* [Task to complete]
Write out the records line for line, beginning at the first line and stopping after the line that contains "the point at 115,226, the point at 90,229, the". Leave the pictures out of the answer.
Start of Data to use
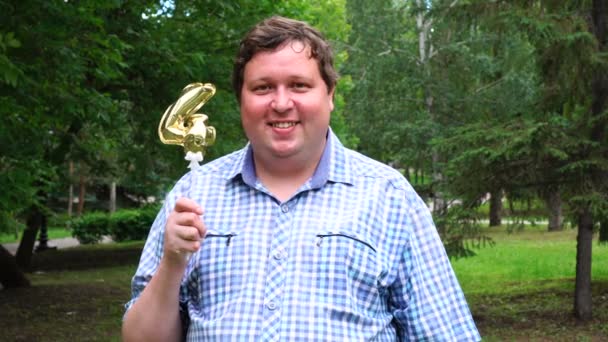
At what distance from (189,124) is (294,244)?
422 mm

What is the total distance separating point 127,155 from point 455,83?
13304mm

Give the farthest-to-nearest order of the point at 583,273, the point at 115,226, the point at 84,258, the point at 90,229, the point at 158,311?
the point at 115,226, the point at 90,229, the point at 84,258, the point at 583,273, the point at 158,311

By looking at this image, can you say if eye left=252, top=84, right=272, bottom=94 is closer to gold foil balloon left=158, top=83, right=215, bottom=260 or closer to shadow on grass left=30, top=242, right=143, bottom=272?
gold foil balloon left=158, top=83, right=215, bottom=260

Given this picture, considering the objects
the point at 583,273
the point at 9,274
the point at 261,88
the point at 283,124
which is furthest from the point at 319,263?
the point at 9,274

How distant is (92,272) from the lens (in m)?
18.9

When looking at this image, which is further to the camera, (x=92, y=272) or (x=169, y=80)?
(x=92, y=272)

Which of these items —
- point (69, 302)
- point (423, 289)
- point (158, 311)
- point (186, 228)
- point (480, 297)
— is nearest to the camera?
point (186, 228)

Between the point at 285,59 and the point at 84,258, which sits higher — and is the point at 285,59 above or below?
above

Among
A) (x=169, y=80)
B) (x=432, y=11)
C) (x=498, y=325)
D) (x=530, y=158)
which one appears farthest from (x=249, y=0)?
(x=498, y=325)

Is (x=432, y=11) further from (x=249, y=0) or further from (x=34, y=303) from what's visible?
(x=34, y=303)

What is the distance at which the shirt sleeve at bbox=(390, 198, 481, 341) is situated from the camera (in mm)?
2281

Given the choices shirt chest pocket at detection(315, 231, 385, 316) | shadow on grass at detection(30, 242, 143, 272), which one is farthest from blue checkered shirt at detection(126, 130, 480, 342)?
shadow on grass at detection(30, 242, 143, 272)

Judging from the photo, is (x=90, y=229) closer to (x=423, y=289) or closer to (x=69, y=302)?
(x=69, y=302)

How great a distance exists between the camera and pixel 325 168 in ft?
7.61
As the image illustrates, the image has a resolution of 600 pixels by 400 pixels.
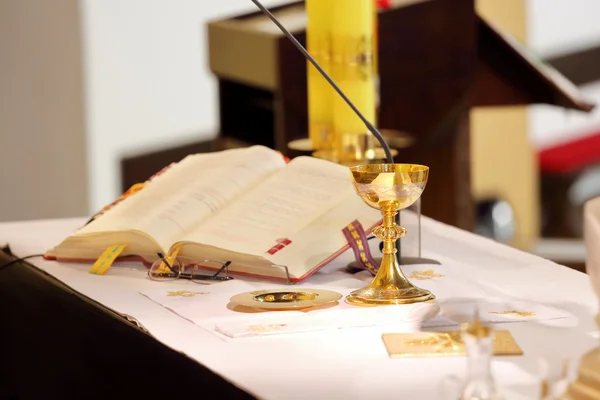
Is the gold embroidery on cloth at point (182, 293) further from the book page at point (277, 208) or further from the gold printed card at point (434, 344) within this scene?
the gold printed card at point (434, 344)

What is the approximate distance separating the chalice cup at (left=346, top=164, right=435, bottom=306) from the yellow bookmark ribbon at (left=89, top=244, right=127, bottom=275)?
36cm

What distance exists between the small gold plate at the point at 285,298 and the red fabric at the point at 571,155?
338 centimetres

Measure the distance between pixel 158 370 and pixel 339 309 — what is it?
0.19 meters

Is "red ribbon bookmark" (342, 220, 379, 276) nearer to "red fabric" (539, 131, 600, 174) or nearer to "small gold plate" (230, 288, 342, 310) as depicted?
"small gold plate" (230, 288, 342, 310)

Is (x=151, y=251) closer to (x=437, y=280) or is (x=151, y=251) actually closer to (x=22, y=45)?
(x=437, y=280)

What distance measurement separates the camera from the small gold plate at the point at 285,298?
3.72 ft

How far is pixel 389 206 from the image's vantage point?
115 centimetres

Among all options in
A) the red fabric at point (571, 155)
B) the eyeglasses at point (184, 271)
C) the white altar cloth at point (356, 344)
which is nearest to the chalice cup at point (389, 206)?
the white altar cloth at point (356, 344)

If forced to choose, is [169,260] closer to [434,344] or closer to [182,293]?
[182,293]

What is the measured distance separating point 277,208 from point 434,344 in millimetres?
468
End of Data to use
* [Completed exercise]
At what distance from (189,124) is (294,244)?
422 mm

What is the total distance separating point 127,155 from point 455,83?
13304mm

Give the farthest-to-nearest order of the point at 583,273, the point at 115,226, the point at 84,258, the point at 90,229, the point at 158,311?
the point at 115,226, the point at 90,229, the point at 84,258, the point at 583,273, the point at 158,311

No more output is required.